Jack Noel Gerard (born December 15, 1957) has been a general authority of the Church of Jesus Christ of Latter-day Saints (LDS Church) since April 2018. He previously served for ten years as head of the American Petroleum Institute (API), the petroleum and natural gas industry lobby group in the United States.

==Early life and education==
Gerard was raised in Mud Lake, Idaho. His father was a salesman of John Deere tractors. For a year out of high school Gerard was a student at the University of Idaho. He then served as a missionary for the LDS Church in Sydney, Australia. He later graduated from George Washington University (GWU).

==Career==
Following college, he worked on the staffs of George V. Hansen and James A. McClure, who served in the U.S. Congress and Senate respectively, representing Idaho. In 1990, when McClure left the Senate, Gerard followed him into the private sector, becoming part of the public relations firm McClure, Gerard & Neuenschwander.

Gerard later ran a lobbying firm with McClure. He then was head of the National Mining Association (2000–2005) and then the American Chemistry Council (2005–2008).

In his role as head of API, Gerard fought successfully to allow crude oil exports. He also opposed increased taxes and other measures that would hurt industry profits. Gerard expanded the organization's public outreach efforts to include the AFL–CIO and Congressional Hispanic Caucus, while trimming the number of API's employees and narrowing the scope of API's lobbying priorities. He also led efforts to fund and support citizen rallies in support of API's legislative priorities, drawing accusations of astroturfing from critics after a leaked memo from Gerard to local API organizers was published by Greenpeace.

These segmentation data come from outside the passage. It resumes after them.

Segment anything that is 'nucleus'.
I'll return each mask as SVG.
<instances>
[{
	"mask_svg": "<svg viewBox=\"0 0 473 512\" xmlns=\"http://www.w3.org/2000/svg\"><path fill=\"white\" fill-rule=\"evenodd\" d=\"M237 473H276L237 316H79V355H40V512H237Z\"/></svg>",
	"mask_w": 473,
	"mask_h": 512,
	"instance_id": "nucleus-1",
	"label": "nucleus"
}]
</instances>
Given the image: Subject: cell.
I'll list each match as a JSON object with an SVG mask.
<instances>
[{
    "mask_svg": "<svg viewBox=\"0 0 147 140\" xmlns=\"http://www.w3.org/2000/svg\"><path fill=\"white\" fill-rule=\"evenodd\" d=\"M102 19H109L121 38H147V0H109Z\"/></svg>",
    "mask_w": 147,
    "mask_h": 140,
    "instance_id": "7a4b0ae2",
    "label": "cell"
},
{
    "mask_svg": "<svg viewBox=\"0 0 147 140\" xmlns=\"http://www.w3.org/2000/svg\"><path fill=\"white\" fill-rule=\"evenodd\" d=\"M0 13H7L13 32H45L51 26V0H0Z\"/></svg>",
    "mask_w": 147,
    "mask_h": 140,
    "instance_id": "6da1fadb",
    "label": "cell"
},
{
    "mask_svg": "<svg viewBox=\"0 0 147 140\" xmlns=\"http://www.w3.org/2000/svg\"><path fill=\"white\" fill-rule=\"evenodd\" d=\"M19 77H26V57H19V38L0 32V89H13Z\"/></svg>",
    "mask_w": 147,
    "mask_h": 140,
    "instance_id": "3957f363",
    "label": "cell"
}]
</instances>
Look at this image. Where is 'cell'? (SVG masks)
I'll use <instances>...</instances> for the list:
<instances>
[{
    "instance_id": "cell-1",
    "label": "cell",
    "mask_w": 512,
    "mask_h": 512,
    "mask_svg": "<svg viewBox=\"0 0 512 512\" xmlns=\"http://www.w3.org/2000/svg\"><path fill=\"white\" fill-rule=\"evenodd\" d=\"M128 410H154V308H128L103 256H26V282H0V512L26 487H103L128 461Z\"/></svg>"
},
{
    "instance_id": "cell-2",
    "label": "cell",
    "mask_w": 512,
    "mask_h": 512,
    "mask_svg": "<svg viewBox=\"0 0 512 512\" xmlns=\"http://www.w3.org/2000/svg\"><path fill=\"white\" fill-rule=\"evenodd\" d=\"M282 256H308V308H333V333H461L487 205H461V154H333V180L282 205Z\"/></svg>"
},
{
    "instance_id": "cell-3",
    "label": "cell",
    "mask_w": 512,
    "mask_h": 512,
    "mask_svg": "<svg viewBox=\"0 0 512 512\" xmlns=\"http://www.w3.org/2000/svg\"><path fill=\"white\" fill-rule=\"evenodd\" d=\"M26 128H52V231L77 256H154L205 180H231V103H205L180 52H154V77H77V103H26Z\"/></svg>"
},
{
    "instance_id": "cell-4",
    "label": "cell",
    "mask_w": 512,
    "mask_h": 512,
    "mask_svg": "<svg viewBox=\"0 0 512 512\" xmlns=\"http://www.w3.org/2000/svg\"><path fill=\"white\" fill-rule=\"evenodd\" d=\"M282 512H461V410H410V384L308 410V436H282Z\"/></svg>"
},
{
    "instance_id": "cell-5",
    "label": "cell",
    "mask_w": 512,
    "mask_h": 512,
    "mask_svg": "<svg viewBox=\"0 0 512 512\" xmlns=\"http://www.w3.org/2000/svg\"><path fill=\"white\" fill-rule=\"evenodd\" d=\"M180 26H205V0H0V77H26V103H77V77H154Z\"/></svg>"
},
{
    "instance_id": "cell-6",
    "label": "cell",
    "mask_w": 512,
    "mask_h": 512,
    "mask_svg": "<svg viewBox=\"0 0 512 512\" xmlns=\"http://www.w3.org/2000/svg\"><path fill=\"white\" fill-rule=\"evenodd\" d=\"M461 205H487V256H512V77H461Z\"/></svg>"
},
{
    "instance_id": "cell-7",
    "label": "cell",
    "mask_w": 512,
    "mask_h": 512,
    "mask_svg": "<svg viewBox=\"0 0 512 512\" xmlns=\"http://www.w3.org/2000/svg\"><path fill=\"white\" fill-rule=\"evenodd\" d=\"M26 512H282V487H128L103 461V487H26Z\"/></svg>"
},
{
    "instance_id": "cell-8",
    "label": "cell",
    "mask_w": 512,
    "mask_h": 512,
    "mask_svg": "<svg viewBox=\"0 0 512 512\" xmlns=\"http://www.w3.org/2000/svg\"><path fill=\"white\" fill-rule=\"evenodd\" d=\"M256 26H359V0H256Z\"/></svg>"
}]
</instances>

In the 2012 U.S. presidential election, Gerard was a major backer of Mitt Romney's bid for president.

In the LDS Church, Gerard has served as a ward mission leader, scoutmaster, Young Men advisor, bishop, president of the McLean Virginia Stake, and area seventy in the church's North America Northeast Area (covering the US from Virginia north, and as far west as Indiana, and Canada from Ontario east) from 2010 to 2016.

Gerard was also for a time the chairman of the National Capital Area Council of the Boy Scouts of America. He also for a time was co-chair and later a board member of GWU's Graduate School of Political Management.

After becoming a general authority in the LDS Church, Gerard was appointed as the executive director of the Public Affairs Department. In July 2018, he spoke at the National Association for the Advancement of Colored People Annual Convention, announcing an educational and employment skills joint initiative between the LDS Church and the NAACP. In this position, he was a key voice in the church's successful advocacy for the state of Utah to pass new laws regulating medical marijuana.

After serving as a counselor in the presidency of the church's Europe Central Area since August 2023, it was announced in April 2026 that Gerard would become the area's president on 1 August 2026.

==Personal life==
Gerard is married to Claudette Neff and they are the parents of eight children.